ChuckMcSneed/ArcaneEntanglement-model64-70b is an experimental 69 billion parameter language model, a continuation of the developer's "Benchmaxxxer series." It is a linear merge of several prominent 70B models, including WinterGoddess, WizardLM, Spicyboros, Euryale, Xwin, and Dolphin, using the mergekit tool. The model is designed to perform highly on both custom and public benchmarks, offering a moderately high practical performance.

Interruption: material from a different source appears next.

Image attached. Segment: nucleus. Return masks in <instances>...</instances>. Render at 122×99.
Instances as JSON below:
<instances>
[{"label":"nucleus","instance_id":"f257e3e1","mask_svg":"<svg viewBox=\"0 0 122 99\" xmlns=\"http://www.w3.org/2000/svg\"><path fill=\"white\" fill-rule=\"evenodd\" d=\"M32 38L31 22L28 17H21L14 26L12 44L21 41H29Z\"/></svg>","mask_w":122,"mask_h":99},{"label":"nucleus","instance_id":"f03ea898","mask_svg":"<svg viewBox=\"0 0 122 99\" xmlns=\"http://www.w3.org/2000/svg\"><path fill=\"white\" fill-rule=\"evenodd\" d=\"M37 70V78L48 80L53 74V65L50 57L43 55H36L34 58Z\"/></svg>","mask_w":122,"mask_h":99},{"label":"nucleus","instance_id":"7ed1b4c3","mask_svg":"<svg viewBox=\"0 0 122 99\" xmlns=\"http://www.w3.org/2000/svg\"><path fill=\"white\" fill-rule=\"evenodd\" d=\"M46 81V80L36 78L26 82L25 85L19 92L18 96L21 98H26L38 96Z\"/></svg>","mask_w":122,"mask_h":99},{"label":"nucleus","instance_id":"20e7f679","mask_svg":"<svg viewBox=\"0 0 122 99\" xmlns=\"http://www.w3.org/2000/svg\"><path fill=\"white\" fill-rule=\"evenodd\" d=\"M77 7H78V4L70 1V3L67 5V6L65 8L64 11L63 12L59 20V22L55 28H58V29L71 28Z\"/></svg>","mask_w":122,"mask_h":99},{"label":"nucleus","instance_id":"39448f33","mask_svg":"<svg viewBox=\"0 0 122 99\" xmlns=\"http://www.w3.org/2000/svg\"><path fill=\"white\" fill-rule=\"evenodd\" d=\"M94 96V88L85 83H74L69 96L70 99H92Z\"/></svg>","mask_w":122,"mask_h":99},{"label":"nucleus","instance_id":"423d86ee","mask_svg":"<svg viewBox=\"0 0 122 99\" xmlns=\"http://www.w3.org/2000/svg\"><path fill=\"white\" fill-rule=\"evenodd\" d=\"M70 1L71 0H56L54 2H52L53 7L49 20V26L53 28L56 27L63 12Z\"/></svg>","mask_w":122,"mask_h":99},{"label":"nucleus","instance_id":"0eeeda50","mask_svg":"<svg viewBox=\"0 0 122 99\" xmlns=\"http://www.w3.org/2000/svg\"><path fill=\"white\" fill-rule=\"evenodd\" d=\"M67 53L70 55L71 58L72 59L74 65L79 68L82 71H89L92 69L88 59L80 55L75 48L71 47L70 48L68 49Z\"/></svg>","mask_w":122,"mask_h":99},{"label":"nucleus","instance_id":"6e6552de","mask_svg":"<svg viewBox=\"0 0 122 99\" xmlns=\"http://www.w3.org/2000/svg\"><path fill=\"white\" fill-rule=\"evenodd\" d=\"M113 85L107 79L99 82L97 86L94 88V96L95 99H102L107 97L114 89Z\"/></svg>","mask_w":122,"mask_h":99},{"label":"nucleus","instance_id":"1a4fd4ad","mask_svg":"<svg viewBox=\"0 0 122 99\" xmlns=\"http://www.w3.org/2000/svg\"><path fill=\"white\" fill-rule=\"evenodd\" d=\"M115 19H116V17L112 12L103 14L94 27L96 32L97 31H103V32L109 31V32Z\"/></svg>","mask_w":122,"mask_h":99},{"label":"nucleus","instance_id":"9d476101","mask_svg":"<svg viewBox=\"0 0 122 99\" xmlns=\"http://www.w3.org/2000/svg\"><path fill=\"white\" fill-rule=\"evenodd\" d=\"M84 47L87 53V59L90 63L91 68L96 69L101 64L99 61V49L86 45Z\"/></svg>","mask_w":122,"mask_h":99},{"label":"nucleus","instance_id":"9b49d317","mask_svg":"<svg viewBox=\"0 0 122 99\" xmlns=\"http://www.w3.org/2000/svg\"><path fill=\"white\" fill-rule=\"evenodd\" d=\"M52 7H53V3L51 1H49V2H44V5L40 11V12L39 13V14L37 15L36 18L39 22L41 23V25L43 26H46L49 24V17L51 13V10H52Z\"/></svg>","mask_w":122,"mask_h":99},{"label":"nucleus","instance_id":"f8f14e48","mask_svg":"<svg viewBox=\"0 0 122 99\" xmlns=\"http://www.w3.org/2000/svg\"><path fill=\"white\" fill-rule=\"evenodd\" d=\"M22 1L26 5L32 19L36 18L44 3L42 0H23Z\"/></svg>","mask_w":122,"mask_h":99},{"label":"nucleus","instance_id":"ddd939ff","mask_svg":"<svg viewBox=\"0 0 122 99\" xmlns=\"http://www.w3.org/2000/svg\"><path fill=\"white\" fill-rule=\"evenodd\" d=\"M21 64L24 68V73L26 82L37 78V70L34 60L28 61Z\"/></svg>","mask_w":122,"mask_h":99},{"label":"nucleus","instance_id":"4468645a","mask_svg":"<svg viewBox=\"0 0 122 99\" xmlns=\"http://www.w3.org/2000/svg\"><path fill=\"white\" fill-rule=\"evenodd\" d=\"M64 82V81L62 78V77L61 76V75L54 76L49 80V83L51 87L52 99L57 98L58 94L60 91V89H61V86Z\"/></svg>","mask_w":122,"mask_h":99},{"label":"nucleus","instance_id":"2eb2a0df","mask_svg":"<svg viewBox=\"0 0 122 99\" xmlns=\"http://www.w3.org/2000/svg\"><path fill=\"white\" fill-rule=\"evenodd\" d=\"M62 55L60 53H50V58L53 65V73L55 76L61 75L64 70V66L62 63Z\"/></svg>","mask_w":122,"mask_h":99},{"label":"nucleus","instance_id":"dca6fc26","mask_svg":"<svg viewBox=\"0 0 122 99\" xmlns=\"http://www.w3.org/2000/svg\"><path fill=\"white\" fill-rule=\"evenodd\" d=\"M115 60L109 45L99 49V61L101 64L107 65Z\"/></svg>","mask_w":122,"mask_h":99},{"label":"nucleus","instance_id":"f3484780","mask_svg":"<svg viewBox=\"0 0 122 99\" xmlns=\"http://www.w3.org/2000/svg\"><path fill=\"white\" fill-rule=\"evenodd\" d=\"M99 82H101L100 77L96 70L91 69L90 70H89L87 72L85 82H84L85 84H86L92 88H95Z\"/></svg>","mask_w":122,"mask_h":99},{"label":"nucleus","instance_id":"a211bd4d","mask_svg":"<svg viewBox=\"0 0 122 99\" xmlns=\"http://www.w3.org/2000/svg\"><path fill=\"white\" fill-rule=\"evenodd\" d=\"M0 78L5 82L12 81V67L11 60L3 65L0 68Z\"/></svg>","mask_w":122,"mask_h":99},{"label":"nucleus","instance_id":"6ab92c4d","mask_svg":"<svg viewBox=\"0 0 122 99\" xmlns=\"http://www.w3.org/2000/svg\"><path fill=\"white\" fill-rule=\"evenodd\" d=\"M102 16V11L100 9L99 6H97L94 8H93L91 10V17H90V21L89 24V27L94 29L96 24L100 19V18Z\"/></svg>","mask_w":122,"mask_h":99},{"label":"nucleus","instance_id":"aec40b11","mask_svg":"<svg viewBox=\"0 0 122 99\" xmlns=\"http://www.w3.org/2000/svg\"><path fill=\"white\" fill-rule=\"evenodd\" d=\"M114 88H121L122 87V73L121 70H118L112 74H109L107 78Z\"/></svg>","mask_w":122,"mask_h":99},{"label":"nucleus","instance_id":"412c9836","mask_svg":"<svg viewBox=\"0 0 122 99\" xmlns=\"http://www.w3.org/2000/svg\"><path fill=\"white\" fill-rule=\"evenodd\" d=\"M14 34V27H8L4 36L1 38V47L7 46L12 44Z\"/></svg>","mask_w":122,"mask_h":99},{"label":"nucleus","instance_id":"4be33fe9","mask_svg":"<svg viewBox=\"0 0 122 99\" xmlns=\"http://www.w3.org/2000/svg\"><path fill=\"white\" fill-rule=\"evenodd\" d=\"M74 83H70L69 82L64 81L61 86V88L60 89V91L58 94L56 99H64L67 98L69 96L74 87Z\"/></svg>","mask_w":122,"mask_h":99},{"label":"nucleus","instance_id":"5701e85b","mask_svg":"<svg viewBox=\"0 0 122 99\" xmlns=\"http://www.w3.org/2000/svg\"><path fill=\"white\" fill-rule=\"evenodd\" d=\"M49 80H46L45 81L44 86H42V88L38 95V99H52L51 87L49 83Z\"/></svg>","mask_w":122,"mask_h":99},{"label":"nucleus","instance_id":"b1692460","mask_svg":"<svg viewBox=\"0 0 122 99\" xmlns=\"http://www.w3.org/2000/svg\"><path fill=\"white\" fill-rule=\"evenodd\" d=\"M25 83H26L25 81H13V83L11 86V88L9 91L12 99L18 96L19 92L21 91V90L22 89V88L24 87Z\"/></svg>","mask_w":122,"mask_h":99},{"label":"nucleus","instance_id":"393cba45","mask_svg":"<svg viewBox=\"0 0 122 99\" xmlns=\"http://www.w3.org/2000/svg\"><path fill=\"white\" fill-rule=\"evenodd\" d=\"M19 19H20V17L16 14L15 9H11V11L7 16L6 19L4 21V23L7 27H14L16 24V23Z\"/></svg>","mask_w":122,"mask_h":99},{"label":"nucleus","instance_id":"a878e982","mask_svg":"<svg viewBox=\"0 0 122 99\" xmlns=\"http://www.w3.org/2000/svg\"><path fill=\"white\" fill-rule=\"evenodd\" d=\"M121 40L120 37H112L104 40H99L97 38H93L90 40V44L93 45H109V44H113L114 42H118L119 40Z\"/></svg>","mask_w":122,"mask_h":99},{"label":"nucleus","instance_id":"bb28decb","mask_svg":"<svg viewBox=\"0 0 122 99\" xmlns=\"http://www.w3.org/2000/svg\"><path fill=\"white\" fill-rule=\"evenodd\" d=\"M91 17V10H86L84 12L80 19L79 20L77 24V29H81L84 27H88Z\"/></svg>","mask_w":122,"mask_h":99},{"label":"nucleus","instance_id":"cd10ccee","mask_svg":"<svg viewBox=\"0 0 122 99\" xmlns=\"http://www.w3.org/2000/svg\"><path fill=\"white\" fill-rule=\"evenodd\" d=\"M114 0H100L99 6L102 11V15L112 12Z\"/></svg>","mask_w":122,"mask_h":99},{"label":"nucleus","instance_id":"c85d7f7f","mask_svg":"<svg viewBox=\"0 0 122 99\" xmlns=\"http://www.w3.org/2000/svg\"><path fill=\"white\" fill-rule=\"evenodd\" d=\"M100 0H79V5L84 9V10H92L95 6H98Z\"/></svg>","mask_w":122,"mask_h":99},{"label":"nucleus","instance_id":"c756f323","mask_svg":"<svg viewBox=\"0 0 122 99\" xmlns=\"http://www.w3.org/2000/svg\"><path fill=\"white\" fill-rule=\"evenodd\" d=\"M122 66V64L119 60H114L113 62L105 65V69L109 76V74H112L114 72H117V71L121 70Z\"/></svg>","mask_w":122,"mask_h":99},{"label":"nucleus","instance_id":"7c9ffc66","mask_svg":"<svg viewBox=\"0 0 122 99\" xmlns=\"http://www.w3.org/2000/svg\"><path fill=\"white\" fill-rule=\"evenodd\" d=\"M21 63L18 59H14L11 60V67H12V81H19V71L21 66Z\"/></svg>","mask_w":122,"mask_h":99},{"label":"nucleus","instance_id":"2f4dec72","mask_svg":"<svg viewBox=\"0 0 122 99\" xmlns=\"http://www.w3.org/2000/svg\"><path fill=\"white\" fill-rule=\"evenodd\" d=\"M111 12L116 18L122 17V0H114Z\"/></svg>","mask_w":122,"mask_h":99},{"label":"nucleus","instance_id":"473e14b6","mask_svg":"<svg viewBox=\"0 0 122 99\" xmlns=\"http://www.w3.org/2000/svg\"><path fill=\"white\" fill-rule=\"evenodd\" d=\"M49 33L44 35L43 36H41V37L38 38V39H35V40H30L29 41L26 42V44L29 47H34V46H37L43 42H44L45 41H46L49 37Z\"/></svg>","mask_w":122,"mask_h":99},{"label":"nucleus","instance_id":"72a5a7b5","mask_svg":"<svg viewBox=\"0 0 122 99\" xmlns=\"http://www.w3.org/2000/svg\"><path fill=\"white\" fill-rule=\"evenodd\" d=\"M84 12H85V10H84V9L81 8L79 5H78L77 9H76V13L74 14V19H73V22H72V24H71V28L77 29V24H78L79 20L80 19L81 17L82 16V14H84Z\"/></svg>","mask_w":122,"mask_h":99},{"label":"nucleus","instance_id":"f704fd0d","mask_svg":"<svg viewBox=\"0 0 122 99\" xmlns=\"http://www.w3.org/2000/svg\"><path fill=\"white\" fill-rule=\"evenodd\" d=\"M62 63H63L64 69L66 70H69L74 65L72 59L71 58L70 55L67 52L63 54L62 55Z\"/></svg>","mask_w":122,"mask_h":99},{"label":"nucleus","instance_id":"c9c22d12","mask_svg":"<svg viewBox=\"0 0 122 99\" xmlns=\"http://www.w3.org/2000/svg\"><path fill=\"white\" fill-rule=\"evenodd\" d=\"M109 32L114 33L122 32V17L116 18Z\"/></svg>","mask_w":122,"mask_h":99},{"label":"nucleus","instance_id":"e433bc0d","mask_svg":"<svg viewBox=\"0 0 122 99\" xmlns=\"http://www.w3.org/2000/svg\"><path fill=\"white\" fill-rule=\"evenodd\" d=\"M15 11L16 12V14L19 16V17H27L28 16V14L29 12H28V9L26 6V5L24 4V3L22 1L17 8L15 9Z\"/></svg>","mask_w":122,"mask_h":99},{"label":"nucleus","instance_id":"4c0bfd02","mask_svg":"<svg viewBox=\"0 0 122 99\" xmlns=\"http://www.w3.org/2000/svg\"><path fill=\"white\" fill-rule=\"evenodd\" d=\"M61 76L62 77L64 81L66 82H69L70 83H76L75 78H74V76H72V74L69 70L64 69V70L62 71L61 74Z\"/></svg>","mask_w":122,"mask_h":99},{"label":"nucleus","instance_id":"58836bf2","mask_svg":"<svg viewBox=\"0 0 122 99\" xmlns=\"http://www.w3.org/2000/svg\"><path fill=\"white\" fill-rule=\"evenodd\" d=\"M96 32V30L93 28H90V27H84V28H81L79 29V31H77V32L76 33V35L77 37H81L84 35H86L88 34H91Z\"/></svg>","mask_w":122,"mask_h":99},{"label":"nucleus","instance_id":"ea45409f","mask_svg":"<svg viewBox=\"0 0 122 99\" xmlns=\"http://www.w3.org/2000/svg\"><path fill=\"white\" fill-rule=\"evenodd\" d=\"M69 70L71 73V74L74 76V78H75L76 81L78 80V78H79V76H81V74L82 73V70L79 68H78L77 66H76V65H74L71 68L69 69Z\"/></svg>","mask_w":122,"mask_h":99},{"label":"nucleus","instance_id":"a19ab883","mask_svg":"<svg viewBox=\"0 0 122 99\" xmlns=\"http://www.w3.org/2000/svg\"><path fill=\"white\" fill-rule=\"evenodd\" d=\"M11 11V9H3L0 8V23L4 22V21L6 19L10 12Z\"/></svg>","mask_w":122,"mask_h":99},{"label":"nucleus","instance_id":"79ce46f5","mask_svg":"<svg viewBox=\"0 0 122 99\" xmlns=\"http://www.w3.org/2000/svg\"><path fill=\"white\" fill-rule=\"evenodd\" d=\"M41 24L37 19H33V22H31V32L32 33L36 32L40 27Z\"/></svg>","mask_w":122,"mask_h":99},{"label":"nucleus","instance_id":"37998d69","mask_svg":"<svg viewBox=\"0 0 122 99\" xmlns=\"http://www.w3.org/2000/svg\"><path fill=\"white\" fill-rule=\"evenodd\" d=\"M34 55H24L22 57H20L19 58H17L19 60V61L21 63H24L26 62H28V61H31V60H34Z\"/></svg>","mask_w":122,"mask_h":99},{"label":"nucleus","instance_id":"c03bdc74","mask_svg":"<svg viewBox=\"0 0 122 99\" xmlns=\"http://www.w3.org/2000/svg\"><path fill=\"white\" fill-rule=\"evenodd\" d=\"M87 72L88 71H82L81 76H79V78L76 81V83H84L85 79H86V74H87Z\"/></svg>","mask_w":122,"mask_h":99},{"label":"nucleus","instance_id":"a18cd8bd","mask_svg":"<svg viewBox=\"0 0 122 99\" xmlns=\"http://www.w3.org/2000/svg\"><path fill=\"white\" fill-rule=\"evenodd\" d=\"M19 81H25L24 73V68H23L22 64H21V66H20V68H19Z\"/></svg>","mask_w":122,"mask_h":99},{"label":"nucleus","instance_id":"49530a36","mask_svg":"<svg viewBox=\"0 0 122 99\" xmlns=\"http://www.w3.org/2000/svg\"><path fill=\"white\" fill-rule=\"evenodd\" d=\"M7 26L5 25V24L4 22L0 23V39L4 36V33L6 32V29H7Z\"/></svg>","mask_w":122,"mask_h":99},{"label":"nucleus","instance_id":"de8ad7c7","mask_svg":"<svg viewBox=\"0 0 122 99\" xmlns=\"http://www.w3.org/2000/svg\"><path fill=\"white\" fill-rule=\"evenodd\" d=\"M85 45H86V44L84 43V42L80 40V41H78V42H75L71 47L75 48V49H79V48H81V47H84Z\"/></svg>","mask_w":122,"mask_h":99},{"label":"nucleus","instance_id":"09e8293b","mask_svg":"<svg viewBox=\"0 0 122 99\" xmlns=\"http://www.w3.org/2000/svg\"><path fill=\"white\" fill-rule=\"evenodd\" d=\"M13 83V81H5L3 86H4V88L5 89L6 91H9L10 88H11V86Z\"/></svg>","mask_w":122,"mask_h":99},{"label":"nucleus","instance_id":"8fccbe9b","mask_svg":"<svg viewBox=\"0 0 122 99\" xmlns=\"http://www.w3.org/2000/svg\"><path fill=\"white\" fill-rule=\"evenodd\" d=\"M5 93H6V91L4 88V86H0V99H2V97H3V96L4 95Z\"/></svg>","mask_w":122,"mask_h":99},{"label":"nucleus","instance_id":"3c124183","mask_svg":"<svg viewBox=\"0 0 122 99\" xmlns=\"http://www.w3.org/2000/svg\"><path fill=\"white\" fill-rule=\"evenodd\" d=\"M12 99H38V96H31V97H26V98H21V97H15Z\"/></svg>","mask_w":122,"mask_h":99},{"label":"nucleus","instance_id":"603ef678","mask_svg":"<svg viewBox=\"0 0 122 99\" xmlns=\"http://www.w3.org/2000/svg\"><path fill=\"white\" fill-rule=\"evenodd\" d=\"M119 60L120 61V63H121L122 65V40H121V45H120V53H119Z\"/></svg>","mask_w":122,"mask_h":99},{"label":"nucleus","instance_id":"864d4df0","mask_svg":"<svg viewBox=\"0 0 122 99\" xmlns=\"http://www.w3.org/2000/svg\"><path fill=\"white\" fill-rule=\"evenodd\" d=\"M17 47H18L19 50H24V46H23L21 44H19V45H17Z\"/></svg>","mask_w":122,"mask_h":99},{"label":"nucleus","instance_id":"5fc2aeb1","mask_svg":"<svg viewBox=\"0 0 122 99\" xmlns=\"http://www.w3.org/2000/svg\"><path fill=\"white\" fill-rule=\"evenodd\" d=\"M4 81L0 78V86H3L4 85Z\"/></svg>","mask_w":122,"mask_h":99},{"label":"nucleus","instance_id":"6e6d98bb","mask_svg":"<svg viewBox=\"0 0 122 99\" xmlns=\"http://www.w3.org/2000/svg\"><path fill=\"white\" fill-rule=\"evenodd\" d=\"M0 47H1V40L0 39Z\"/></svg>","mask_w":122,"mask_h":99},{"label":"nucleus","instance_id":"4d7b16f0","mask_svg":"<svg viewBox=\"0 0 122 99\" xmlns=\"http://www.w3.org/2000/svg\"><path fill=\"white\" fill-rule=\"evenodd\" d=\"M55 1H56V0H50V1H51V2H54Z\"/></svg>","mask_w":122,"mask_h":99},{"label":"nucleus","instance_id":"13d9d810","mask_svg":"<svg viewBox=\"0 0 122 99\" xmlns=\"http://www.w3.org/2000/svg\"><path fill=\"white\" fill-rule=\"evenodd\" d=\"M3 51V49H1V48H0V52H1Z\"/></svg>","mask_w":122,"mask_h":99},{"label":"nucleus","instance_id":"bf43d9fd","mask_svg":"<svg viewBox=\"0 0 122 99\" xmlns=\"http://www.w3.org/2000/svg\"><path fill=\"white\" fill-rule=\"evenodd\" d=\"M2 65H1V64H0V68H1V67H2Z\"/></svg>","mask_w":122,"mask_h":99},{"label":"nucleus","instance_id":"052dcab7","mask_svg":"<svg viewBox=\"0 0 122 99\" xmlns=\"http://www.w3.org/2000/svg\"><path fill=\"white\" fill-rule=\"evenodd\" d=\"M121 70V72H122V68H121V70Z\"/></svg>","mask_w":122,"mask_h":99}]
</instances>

Key Characteristics & Capabilities

  • Creative Writing: Exhibits a unique, "autopilot-like" writing style, capable of generating extensive, high-quality text from minimal prompts.
  • Benchmark Performance: Achieves an "absurdly high" score on the custom NeoEvalPlusN_benchmark and a strong 72.79 average on the Hugging Face Open LLM Leaderboard, outperforming previous models in its series.
  • Censorship: Comparable to Xwin models, indicating a medium level of censorship.
  • Temperature Sensitivity: Performs best with lower temperatures, specifically below 1.5.
  • Prompt Format: Compatible with both Vicuna and Alpaca prompt formats.

When to Use This Model

  • Creative Content Generation: Ideal for tasks requiring imaginative and extensive text generation, especially when a distinctive writing style is desired.
  • Benchmarking & Research: Suitable for users interested in exploring merged model performance and experimental LLM capabilities.
  • Text Expansion: Can efficiently expand short prompts into detailed narratives or descriptions.